PROMPT:
Repeat each entry in full, exactly.

Records from a data collection:
━━━
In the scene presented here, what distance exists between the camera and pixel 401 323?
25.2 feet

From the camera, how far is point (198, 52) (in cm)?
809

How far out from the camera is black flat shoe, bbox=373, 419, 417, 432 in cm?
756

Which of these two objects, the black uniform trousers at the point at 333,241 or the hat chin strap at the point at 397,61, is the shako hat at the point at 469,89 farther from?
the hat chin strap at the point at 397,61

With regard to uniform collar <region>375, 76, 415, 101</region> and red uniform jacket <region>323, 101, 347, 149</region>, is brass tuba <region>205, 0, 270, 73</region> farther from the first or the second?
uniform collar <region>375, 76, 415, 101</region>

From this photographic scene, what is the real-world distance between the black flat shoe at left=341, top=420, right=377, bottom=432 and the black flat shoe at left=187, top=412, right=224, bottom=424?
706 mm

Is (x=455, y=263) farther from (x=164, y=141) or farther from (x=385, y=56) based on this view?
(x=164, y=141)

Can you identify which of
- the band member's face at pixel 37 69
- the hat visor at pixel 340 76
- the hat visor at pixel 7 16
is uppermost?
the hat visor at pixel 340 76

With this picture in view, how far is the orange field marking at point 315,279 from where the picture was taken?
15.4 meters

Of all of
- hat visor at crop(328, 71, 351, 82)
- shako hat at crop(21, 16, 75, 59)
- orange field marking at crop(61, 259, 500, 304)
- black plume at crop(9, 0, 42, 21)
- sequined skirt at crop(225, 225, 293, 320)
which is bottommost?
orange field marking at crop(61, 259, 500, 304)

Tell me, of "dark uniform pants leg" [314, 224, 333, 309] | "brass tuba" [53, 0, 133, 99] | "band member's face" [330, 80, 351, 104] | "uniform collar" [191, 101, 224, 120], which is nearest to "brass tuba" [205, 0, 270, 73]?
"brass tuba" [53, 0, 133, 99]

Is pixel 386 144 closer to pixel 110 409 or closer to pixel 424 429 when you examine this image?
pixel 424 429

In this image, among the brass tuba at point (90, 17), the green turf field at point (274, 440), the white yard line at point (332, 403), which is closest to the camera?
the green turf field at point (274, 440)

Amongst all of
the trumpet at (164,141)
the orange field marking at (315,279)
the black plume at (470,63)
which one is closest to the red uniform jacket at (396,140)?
━━━
TASK OUTPUT:
In the scene presented here, what distance exists between the camera and pixel 401 323?
25.2 feet

From the camera, how far is point (198, 52) (in cm)?
809

How far out from the camera is black flat shoe, bbox=373, 419, 417, 432 in cm?
756

Which of these two objects, the black uniform trousers at the point at 333,241 or the hat chin strap at the point at 397,61, is the shako hat at the point at 469,89 farther from?
the hat chin strap at the point at 397,61

With regard to uniform collar <region>375, 76, 415, 101</region> and red uniform jacket <region>323, 101, 347, 149</region>, is brass tuba <region>205, 0, 270, 73</region> farther from the first or the second?
uniform collar <region>375, 76, 415, 101</region>

From this photographic scene, what is the real-world distance between the black flat shoe at left=341, top=420, right=377, bottom=432 and the black flat shoe at left=187, top=412, right=224, bottom=424?
706 mm

Is (x=455, y=263) farther from (x=164, y=141) or farther from (x=385, y=56) based on this view?
(x=164, y=141)

Can you identify which of
- the band member's face at pixel 37 69
- the hat visor at pixel 340 76
- the hat visor at pixel 7 16
is uppermost?
the hat visor at pixel 340 76

With this picture in view, how far is the orange field marking at point 315,279 from where the picture was taken?
15.4 meters

Of all of
- hat visor at crop(328, 71, 351, 82)
- shako hat at crop(21, 16, 75, 59)
- orange field marking at crop(61, 259, 500, 304)
- black plume at crop(9, 0, 42, 21)
- sequined skirt at crop(225, 225, 293, 320)
which is bottommost?
orange field marking at crop(61, 259, 500, 304)

Tell me, of "dark uniform pants leg" [314, 224, 333, 309] | "brass tuba" [53, 0, 133, 99] | "band member's face" [330, 80, 351, 104] | "uniform collar" [191, 101, 224, 120], which is nearest to "brass tuba" [205, 0, 270, 73]?
"brass tuba" [53, 0, 133, 99]

Is pixel 386 144 closer to pixel 110 409 or closer to pixel 424 429 when you examine this image?
pixel 424 429

In this image, among the brass tuba at point (90, 17), the green turf field at point (274, 440), the white yard line at point (332, 403), which is closest to the camera?
the green turf field at point (274, 440)

Amongst all of
the trumpet at (164,141)
the orange field marking at (315,279)
the black plume at (470,63)
which one is closest to the red uniform jacket at (396,140)?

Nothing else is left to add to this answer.